See I told you being ill has its perks, my OH felt sorry for me


----------



## cav (May 23, 2008)

vixenelite said:


> Here is my new Chihuahua pup Gizzie, hope you like him  I have some better pics I will add later


he is a lovely looking chap you must be well pleased with him..


----------



## Vixie (Nov 17, 2007)

cavrooney said:


> he is a lovely looking chap you must be well pleased with him..
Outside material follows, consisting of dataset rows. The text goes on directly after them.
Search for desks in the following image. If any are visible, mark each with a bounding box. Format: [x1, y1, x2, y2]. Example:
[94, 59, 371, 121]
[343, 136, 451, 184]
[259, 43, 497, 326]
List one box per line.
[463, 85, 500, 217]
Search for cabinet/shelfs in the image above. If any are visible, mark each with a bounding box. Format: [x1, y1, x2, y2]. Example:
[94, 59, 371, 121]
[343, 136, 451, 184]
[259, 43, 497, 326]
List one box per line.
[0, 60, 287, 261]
yep, couldn't be happier , he's a right little terror lol but so sweet at the same time


----------



## cav (May 23, 2008)

vixenelite said:


> yep, couldn't be happier , he's a right little terror lol but so sweet at the same time


yes he as got a face that makes you melt so im sure he will get away with murder..


----------



## Vixie (Nov 17, 2007)

thats the trouble, when they are so cure you just cant be mad at them can you lol


----------



## cav (May 23, 2008)

vixenelite said:


> thats the trouble, when they are so cure you just cant be mad at them can you lol


....... im the same with mine..


----------



## Guest (Jul 31, 2008)

im so jealous  i want one...i wanna name mine muscles.
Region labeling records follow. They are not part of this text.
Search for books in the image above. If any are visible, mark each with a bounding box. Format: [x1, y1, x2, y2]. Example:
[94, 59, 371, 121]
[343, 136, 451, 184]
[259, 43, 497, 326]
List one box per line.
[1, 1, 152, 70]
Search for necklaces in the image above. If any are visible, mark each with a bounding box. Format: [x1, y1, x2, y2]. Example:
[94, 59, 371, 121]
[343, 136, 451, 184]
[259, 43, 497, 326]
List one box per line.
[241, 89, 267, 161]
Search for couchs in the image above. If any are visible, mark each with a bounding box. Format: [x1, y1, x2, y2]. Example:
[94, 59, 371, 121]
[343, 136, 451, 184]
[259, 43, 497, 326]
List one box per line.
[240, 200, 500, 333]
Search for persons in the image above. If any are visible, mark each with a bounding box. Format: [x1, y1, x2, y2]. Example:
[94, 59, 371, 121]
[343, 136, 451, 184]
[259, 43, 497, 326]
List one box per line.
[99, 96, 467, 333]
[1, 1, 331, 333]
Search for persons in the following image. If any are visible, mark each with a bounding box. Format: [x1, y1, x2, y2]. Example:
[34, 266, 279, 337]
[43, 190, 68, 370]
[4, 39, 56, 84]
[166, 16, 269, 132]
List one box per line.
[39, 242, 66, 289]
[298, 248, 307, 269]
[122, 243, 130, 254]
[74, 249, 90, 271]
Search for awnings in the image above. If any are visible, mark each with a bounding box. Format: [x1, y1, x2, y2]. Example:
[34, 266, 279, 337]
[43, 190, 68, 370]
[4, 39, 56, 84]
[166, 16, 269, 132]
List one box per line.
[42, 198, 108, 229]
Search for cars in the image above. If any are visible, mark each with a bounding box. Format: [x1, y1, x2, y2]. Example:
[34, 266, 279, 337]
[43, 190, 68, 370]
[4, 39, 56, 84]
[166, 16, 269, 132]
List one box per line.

wats his name ? i want him


----------



## noushka05 (Mar 28, 2008)

aww hes very cute


----------



## Vixie (Nov 17, 2007)

Eolabeo said:


> im so jealous  i want one...i wanna name mine muscles.
> 
> wats his name ? i want him


lol I wish I had thought of that name. Hes called gizzie and occasionally Gizmo or gizzie gizmorphalous


----------



## Vixie (Nov 17, 2007)

noushka05 said:


> aww hes very cute


thank you I think so too  but then I am bias lol


----------



## Guest (Jul 31, 2008)

Aww gizzie suits him...like gizmo out of gremlins lol.


----------



## Vixie (Nov 17, 2007)

yep thats the one, but hes more like the ones who have eaten after midnight lol he likes to bit my toes and ears


----------



## noushka05 (Mar 28, 2008)

vixenelite said:


> thank you I think so too  but then I am bias lol


i would be very proud of him too
he looks so content , he looks like hes smiling in the 2nd pic & hes such a lovely colour i also think hes got great ears! (can i have him!) lol


----------



## Vixie (Nov 17, 2007)

noushka05 said:


> i would be very proud of him too
> he looks so content , he looks like hes smiling in the 2nd pic & hes such a lovely colour i also think hes got great ears! (can i have him!) lol


his ears look huge don't they, perhaps his body will catch up soon lol nope he's mine he's my personal ear piercer


----------



## Vixie (Nov 17, 2007)

just added some pics to the first post hopefully they are better lol


----------



## Guest (Aug 5, 2008)

Aww vixie, how cute is he!!  Love his name - and it suits him.


----------



## Vixie (Nov 17, 2007)

thank you, hes a right little hell raiser but very sweet, he loves to run around with my other chihuahua and Angel my collie who is in the picture with him lol


----------



## ridgeback05 (Aug 5, 2008)

fantastic pics


----------



## griffpan (Feb 2, 2008)

Aww he's soo gorgeous, fab photos, he looks nothing like a terror more like a little angel, love his name as well


----------



## carol (Nov 2, 2007)

so sweet


----------



## catzndogz (Mar 12, 2008)

Aww he's so cute great photos.


----------



## plumo72 (Nov 2, 2007)

awww he is lovely


----------



## Anna_Luciie_x (Aug 5, 2008)

He's so sweet! I'm so jealous, i really want one


----------



## Natik (Mar 9, 2008)

oh wow...thats one of the cutest puppies i have seen so far  U must be so happy to have him


----------



## colliemerles (Nov 2, 2007)

he is gorgeous vixie,,good luck with him,


----------



## Vixie (Nov 17, 2007)

thank you all for your comments, hes a feisty little man and has made himself right at home already


----------



## Vixie (Nov 17, 2007)

colliemerles said:


> he is gorgeous vixie,,good luck with him,


Thank you collie 

Just so so sorry for your your families loss, Sam was such a gorgeous little man


----------